I’m glad you asked! Kegel exercises strengthen the pelvic floor muscles, and strong pelvic floor muscles can help prevent (or reduce) incontinence and improve orgasms.
First, find the right muscles. To do that, the next time you need to urinate, stop and start the flow of urine. The same muscles you use to stop that flow are the muscles you want to exercise.
Or, try this: Insert one or two fingers inside your vagina and squeeze them. When you feel your vagina tighten, you have the right muscles. Relax those muscles, then flex them again to fix them in your memory. If you have trouble finding the right muscles consistently, see number 6 below.
- Time to exercise! Start with an empty bladder. Sit, stand, or lie down to do your exercises—whatever is comfortable for you.
- Contract your muscles and hold for five seconds; completely relax your muscles for five seconds. Repeat the contraction/relaxation exercise ten times.
- Check your focus on isolating the pelvic floor muscles. Remember to breathe, and don’t flex your abdominal, thigh, or buttock muscles.

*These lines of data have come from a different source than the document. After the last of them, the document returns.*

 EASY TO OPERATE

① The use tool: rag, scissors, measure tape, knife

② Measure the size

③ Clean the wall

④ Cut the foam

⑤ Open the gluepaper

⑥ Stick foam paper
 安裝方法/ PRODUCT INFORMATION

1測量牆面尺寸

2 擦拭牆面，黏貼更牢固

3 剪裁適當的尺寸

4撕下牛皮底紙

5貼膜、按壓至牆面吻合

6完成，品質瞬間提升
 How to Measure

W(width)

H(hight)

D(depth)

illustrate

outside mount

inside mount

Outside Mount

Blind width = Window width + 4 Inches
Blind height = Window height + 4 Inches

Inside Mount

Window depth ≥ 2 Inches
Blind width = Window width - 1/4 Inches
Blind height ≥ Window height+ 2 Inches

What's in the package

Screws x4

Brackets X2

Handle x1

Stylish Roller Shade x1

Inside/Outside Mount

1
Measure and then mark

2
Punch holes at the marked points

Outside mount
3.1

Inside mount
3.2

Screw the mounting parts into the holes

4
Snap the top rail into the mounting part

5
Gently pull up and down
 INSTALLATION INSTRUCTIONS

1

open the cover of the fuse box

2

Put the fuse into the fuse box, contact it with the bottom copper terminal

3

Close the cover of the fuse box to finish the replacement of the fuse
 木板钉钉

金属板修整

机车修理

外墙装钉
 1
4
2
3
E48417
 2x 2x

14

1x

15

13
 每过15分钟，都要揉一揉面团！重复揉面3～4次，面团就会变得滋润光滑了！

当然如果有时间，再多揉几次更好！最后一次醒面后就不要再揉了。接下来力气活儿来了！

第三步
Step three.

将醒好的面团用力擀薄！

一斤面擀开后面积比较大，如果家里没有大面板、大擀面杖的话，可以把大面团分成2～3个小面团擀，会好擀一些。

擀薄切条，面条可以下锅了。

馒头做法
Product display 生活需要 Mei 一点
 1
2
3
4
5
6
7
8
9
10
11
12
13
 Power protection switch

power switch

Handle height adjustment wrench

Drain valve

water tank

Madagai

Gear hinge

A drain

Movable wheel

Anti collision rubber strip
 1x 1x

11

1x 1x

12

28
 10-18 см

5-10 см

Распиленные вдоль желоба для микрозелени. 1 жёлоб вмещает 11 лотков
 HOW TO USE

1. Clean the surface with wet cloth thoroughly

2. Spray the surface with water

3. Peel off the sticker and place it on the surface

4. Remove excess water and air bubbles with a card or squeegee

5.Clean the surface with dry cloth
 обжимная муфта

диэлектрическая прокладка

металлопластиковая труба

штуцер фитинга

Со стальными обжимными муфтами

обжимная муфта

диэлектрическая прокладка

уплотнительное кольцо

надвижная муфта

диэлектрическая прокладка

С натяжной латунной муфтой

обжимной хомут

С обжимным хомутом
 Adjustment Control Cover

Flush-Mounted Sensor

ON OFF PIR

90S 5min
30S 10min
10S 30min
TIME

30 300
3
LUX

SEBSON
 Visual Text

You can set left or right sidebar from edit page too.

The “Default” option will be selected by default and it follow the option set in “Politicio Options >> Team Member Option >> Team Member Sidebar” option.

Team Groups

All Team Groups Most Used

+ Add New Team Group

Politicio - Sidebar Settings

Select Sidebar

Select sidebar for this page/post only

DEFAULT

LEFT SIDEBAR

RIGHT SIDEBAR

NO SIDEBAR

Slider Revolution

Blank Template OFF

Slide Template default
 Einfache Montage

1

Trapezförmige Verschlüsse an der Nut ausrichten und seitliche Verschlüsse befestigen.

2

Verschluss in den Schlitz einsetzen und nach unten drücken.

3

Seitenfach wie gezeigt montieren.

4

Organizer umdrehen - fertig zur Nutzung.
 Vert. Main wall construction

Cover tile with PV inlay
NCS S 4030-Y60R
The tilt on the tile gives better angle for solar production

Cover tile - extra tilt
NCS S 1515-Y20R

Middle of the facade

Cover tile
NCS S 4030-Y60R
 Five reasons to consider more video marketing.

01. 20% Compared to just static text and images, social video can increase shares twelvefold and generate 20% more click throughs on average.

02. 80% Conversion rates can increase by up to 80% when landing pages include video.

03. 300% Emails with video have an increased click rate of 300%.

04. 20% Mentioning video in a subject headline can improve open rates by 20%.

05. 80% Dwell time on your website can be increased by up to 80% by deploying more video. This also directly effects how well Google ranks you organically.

- When you are comfortable with five-second contractions, add another second to your contraction cycles. Work your way up to ten-second contractions and ten-second rest periods.
- Consider adding Kegel weights (balls or barbells), which are inserted in the vagina before or while performing the exercises. Weights work the same way they do for any other muscle group, helping you isolate the correct muscles and giving you an object to focus on. It’s easy to feel a vaginal weight shift as you flex your muscles.
If these instructions sound complicated, don’t hesitate to ask your menopause care provider or gynecologist for help learning to do your Kegel exercises. They are so important for pelvic health, it’s important to do them correctly.